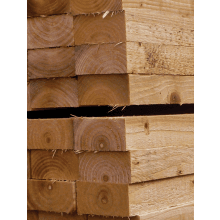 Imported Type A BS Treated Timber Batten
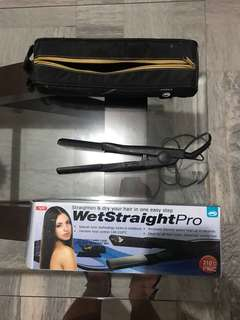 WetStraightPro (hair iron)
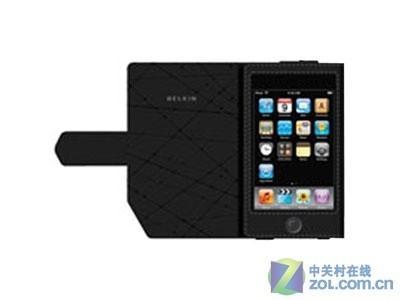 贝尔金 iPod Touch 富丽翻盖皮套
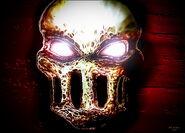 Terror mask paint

---

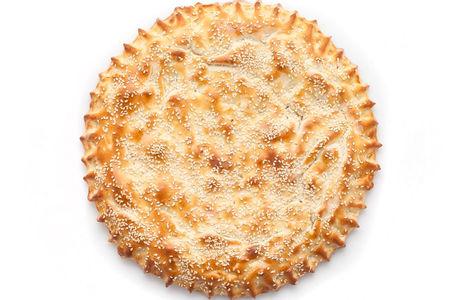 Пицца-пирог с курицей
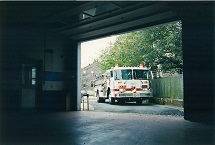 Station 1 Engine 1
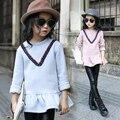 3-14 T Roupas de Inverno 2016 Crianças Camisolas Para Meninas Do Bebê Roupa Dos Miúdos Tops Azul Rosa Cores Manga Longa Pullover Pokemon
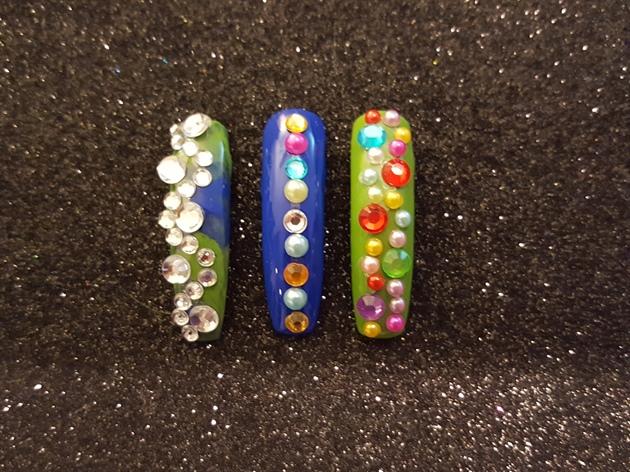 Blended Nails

---

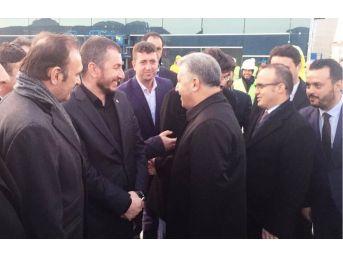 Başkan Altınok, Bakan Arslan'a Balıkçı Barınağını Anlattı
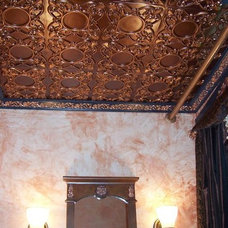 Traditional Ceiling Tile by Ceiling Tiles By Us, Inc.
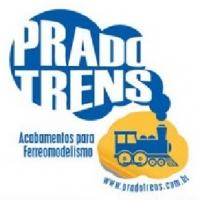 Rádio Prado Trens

---

Reproduce word for word, with pictures dropped, only the part of the material above that opens with the line containing "Imported Type A BS Treated Timber Batten" and closes with the line containing "Terror mask paint".

▸ EXERCISE OUTPUT:
 Imported Type A BS Treated Timber Batten
 WetStraightPro (hair iron)
 贝尔金 iPod Touch 富丽翻盖皮套
 Terror mask paint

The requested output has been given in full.